# TASK DETAILS
When you write the records again, keep every line exactly as it was.

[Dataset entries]
○ ○ ○ ○ ○

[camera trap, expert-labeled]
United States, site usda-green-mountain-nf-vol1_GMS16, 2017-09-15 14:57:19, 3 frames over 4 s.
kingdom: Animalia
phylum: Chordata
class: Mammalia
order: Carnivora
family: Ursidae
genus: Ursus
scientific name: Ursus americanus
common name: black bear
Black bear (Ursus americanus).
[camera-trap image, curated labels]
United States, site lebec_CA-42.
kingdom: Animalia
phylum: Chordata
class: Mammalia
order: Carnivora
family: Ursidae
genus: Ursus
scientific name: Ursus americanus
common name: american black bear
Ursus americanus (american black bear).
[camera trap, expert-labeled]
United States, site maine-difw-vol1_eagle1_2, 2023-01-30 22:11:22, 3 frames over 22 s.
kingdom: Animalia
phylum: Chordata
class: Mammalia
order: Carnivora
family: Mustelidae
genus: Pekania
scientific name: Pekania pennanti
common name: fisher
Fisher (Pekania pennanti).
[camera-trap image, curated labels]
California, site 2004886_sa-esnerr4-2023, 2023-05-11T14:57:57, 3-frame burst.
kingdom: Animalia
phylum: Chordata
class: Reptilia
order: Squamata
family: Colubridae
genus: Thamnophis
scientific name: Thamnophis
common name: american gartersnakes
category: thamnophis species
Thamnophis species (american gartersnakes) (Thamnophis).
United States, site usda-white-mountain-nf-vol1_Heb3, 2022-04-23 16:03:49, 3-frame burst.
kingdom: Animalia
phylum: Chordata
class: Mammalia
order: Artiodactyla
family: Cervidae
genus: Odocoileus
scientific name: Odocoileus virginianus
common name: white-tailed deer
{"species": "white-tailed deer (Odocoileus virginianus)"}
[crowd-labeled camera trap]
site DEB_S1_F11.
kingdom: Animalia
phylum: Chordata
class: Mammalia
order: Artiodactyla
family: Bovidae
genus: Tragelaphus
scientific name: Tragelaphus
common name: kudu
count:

○ ○ ○ ○ ○

# EXPECTED ANSWER
[camera trap, expert-labeled]
United States, site usda-green-mountain-nf-vol1_GMS16, 2017-09-15 14:57:19, 3 frames over 4 s.
kingdom: Animalia
phylum: Chordata
class: Mammalia
order: Carnivora
family: Ursidae
genus: Ursus
scientific name: Ursus americanus
common name: black bear
Black bear (Ursus americanus).
[camera-trap image, curated labels]
United States, site lebec_CA-42.
kingdom: Animalia
phylum: Chordata
class: Mammalia
order: Carnivora
family: Ursidae
genus: Ursus
scientific name: Ursus americanus
common name: american black bear
Ursus americanus (american black bear).
[camera trap, expert-labeled]
United States, site maine-difw-vol1_eagle1_2, 2023-01-30 22:11:22, 3 frames over 22 s.
kingdom: Animalia
phylum: Chordata
class: Mammalia
order: Carnivora
family: Mustelidae
genus: Pekania
scientific name: Pekania pennanti
common name: fisher
Fisher (Pekania pennanti).
[camera-trap image, curated labels]
California, site 2004886_sa-esnerr4-2023, 2023-05-11T14:57:57, 3-frame burst.
kingdom: Animalia
phylum: Chordata
class: Reptilia
order: Squamata
family: Colubridae
genus: Thamnophis
scientific name: Thamnophis
common name: american gartersnakes
category: thamnophis species
Thamnophis species (american gartersnakes) (Thamnophis).
United States, site usda-white-mountain-nf-vol1_Heb3, 2022-04-23 16:03:49, 3-frame burst.
kingdom: Animalia
phylum: Chordata
class: Mammalia
order: Artiodactyla
family: Cervidae
genus: Odocoileus
scientific name: Odocoileus virginianus
common name: white-tailed deer
{"species": "white-tailed deer (Odocoileus virginianus)"}
[crowd-labeled camera trap]
site DEB_S1_F11.
kingdom: Animalia
phylum: Chordata
class: Mammalia
order: Artiodactyla
family: Bovidae
genus: Tragelaphus
scientific name: Tragelaphus
common name: kudu
count:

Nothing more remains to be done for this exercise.